## Stated task
Would you retype all of these records exactly?
======== Data supplied ========
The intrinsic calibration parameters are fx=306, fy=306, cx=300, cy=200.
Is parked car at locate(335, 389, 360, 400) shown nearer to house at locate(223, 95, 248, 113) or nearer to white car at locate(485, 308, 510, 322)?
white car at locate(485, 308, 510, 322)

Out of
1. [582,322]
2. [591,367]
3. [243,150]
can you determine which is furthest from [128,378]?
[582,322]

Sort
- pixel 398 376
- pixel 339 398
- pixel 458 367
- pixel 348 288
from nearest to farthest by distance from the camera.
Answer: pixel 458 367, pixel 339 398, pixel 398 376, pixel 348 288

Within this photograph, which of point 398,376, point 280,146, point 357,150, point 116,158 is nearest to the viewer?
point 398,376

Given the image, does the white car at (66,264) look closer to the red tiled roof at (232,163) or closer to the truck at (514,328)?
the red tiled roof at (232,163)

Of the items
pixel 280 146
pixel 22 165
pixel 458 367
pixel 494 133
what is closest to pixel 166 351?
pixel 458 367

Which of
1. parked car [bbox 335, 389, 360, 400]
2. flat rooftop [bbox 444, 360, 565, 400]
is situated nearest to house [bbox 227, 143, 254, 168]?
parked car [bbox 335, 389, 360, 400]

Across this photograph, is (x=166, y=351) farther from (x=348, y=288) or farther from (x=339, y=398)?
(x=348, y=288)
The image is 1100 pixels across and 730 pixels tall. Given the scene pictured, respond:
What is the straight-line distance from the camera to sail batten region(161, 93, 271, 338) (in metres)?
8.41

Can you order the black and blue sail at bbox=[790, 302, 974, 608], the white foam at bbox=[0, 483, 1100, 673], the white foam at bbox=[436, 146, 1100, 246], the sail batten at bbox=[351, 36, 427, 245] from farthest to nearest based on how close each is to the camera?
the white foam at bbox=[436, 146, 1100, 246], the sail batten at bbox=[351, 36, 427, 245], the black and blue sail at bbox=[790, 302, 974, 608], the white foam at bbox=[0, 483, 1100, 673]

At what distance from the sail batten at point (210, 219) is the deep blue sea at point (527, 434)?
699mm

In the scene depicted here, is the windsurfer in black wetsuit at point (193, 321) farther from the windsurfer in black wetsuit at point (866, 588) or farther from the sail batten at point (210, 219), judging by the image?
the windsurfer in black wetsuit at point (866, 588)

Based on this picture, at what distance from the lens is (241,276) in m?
========
## Task result
The intrinsic calibration parameters are fx=306, fy=306, cx=300, cy=200.
Is parked car at locate(335, 389, 360, 400) shown nearer to house at locate(223, 95, 248, 113) or nearer to white car at locate(485, 308, 510, 322)?
white car at locate(485, 308, 510, 322)

Out of
1. [582,322]
2. [591,367]
3. [243,150]
can you determine which is furthest from [128,378]?
[582,322]

Sort
- pixel 398 376
- pixel 339 398
- pixel 458 367
- pixel 348 288
from nearest to farthest by distance from the camera.
Answer: pixel 458 367, pixel 339 398, pixel 398 376, pixel 348 288

Within this photograph, which of point 398,376, point 280,146, point 357,150, point 116,158 is nearest to the viewer?
point 398,376

Given the image, does the white car at (66,264) look closer to the red tiled roof at (232,163) or closer to the truck at (514,328)?
the red tiled roof at (232,163)

Of the items
pixel 280 146
pixel 22 165
pixel 458 367
pixel 494 133
what is closest to pixel 166 351?
pixel 458 367

Which of
1. parked car [bbox 335, 389, 360, 400]
2. flat rooftop [bbox 444, 360, 565, 400]
is situated nearest to house [bbox 227, 143, 254, 168]?
parked car [bbox 335, 389, 360, 400]

Across this photograph, is (x=166, y=351) farther from (x=348, y=288) or farther from (x=339, y=398)?
(x=348, y=288)
The image is 1100 pixels across and 730 pixels tall. Given the scene pictured, respond:
What is the straight-line distance from the camera to sail batten region(161, 93, 271, 338) (in metres)?
8.41

Can you order the black and blue sail at bbox=[790, 302, 974, 608], the white foam at bbox=[0, 483, 1100, 673], the white foam at bbox=[436, 146, 1100, 246], the sail batten at bbox=[351, 36, 427, 245] from farthest to nearest based on how close each is to the camera?
the white foam at bbox=[436, 146, 1100, 246], the sail batten at bbox=[351, 36, 427, 245], the black and blue sail at bbox=[790, 302, 974, 608], the white foam at bbox=[0, 483, 1100, 673]

At what distance from the sail batten at point (210, 219) is the deep blue sea at point (527, 434)?
699mm

In the scene depicted here, is the windsurfer in black wetsuit at point (193, 321) farther from the windsurfer in black wetsuit at point (866, 588) or farther from the sail batten at point (210, 219), judging by the image?
the windsurfer in black wetsuit at point (866, 588)

Based on this picture, at what distance from the lens is (241,276) in m?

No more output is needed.